Pipeline parsing logs

Hi,

I’ve logs with this nomenclature :

hostname field1=value field2=01 field3=“value” etc.

For events from the same source, the order and the number of fields vary: several dozen layouts. It’s therefore not possible to do this with the extractors (the combinations (grok | grok) do not return all the fields in all cases, and this becomes unmanageable).

As the events all have the same beginning (hostname without k / v) then only k / v with the only variant: with or without quotes for the values, I told myself that it was possible to parse these events from a pipeline .

However, today I only replace prefixes, I don’t see how to perform this normalization action with the pipeline.

I wish to have :

  • For the first field: hostname: value
  • For the others: retrieve K and V as with an extractor but automatically for all the fields as we have the same syntax except quotes.

Can you help me ?

Thanks

EDIT:

I create a pipeline “A” with 1 rules:

rule "KV parsing"
when
    has_field("kv")
then
    set_fields(
                fields: 
                        key_value(
                            value: to_string($message.message), 
                            trim_value_chars: "\""
                            )
            );
end  

And I associate the pipeline to the stream which match log gl2_source_input.

I’ve logs in the stream, but nothing “enter” in the pipeline.

EDIT 2:

I’ve update the rule with:

rule "KV parsing"
when
    has_field("message")
then
    set_fields(
                fields: 
                        key_value(
                            value: to_string($message.message), 
                            trim_value_chars: "\""
                            )
            );
end  

But I’ve “Throughput = 0 msg/s”. I’ve my stream that receive event connected to the pipeline.
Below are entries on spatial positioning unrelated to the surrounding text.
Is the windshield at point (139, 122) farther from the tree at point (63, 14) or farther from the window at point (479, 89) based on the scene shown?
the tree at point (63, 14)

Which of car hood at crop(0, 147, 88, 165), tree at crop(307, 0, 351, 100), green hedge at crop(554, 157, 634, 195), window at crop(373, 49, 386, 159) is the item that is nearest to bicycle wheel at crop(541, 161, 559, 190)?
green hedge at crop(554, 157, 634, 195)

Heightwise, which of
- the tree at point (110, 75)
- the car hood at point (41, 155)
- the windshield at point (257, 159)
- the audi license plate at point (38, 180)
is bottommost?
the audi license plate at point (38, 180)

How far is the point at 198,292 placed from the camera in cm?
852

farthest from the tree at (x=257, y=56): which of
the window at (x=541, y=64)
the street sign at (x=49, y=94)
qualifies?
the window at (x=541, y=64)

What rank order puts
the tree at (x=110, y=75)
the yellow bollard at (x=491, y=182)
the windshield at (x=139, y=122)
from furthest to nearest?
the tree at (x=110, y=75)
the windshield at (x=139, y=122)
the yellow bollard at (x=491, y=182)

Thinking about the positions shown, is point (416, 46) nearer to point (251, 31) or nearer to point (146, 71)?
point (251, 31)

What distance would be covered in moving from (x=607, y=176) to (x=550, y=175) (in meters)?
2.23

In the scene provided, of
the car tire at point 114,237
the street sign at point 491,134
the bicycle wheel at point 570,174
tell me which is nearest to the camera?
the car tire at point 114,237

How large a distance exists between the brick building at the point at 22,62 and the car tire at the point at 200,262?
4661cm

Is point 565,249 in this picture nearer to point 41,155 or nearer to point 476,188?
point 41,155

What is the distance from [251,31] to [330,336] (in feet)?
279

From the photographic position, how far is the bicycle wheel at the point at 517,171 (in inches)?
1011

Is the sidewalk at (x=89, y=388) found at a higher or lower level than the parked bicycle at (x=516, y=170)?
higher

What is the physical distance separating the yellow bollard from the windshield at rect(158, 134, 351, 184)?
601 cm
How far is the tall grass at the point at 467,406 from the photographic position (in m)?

The pipeline have this rules and this rules in the simulator works.

I don’t see what I forget.

On the simulator with raw string copy/paste to message field of an event, it’s OK, i’ve only:
Mutated fields

timestamp
    2020-05-15T21:51:30.132Z
    1589550878 

Is it normal ?

Hi,

I change the processing order:

|1|AWS Instance Name Lookup|active|
|2|Message Filter Chain|active|
|3|Pipeline Processor|active|
|4|GeoIP Resolver|active|

Now, I see “Throughput: 288 msg/s”

But I do not see any new logs in stream with the parsing fields results :frowning:
I’ve lost message in the stream :frowning:

I roll back

he @celine

you would need to route the messages with the processing pipeline into the streams.

Create a last stage where you place with the route_to_stream functions the messages into the streams where they should go.

Hi @jan

So I do this ?:

rule "KV parsing"
when
    has_field("message")
then
    set_fields(
                fields: 
                        key_value(
                            value: to_string($message.message), 
                            trim_value_chars: "\""
                            )
            );
    route_to_stream(id:“STREAM ID”, remove_from_default:true);  
end  

Or I do create a new stage dedicated to route ? If yes, what should i put in the when condition? Just check that one of the fields from the previous internship is present?

Thanks for your time

he @celine

you can do it exactly this way.

But you could also create a new stage and decide based on now given fields where this should be routed to.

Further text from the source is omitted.